Notre politique n'est pas de livrer des produits finis, mais une manière de faire, et des composants que les développeurs, dans le filiales par exemple, peuvent utiliser soit directement, soit à titre d'archétype. Les composants applicatifs font plus de difficultés que les composants techniques. L'expérience des projets-pilotes nous a appris que les développeurs préféraient s'inspirer des composants plutôt que des les réutiliser directement. En effet, les composants métier comportent des concepts comme le client, la personne, l'employé... sur lesquels il faut s'entendre. En revanche, les composants purement techniques se normalisent au sein de l'informatique, malgré la tendance de chacun à toujours vouloir les particulariser.

La réutilisation doit se comprendre comme un processus, dont les aspects culturels comptent autant que les aspects techniques. Nous sommes sur la courbe d'apprentissage, en la matière. Mais nous allons dans le bon sens.

@INTERVIEW QUESTION:Disposez vous d'outils de métrologie pour évaluer vos résultats?

@INTERVIEW REPONSE:C.L. Oui, pour les projets classiques. Nous disposons d'outils d'évaluation de la charge et des effets des interventions. Mais, pour ces nouveaux types de développement, nous ne pouvons guère déterminer une métrologie a priori. Nous procédons donc pour l'instant de manière artisanale. Nous commençons à déterminer quelques points de métrologie. En particulier, nous caractérisons les classes en simples, moyennes et complexes. La technique s'appuie sur un comptage du nombre d'attributs et de méthodes. Ce procédé, plus proche du code que des fonctions, est tout de même plus subtil qu'un simple comptage de lignes.

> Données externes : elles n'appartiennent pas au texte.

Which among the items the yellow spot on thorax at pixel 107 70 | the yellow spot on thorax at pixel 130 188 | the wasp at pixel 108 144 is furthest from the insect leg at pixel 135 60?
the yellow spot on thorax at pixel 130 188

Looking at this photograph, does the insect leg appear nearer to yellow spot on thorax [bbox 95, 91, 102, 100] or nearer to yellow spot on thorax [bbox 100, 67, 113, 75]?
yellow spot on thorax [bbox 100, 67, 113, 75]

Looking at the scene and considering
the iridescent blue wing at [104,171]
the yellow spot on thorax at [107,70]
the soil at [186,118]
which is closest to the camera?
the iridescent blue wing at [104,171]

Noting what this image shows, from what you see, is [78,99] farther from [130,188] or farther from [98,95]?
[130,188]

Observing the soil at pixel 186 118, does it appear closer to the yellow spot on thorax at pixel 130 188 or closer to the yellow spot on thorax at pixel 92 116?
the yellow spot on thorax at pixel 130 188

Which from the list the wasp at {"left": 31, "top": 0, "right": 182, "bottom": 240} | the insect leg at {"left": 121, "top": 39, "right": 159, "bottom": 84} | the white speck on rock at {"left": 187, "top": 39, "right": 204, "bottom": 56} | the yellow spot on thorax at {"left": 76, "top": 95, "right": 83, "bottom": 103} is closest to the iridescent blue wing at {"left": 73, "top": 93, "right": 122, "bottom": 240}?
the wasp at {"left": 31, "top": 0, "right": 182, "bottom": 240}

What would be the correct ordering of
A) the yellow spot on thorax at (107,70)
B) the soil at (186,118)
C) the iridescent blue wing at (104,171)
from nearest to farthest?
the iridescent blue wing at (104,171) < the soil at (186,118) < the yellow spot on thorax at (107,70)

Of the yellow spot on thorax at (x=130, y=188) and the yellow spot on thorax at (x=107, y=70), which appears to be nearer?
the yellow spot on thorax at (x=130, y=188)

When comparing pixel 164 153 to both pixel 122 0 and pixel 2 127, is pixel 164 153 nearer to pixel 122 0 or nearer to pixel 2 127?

Nous avons aujourd'hui déterminer a priori le nombre de classes d'un projet, et leur répartition: environ 20% de classes complexes, 40% de classes moyennes et 20% de classes simples. Nous mesurons les temps développement, tout compris, jusqu'à l'arrivée en phase pilote. A l'expérience (sur cinq projets représentant environ chacun 5 millions de F) on peut compter environ 15 jours par classe, avec des équipes mixtes associant des développeurs confirmés et des débutants.

@INTERVIEW QUESTION:Comment se déploie aujourd'hui le projet Club?

@INTERVIEW REPONSE:C.L. Pour éviter l'effet tunnel et pouvoir montrer rapidement des résultats, nous nous sommes appuyés sur des projets-pilotes. Nous les avons démarrés en parallèle avec la construction de l'architecture. Le premier projet, Sésame, aujourd'hui largement opérationnel, assure l'analyse de rentabilité des relations de la clientèle "entreprises". Il a nécessité la création de 80 classes purement applicatives et de 20 classes techniques.

Une application d'agence, testée actuellement dans notre filiale espagnole, nous a permis d'étudier le branchement de l'architecture Club sur nos systèmes existants

L'EIS (Executive information system) Siclad, offre aux directions comerciales des interrogations de tableaux de bord. Ce projet comprend un algorithme d'hypercube, et offre des composants réutilisables pour d'autres types de tableau de bord

De plus grande ampleur, la base de références des entreprises françaises, reprise de notre ancien fichier clients passera en phase opérationnelle à la fin de 1996. S'appuyant sur ce projet, une gestion des groupes d'entreprise, appuyée démarre en ce mois de mars.

Nous entrerons vraiment dans la migration d'Elan vers Club avec le module "particuliers-professionnels". Pendant un certain temps, il faudra gérer la cohabitation des deux générations. Quelque 20 000 stations devront supporter à la fois les anciennes et les nouvelles applications. Ce point, que nous testons aujourd'hui sur d'autres projets, caractérise les problèmes que pose l'évolution d'une entreprise comme la nôtre.

@INTERWIEW QUESTION:Au niveau des serveurs centraux, comment préparez-vous les années à venir?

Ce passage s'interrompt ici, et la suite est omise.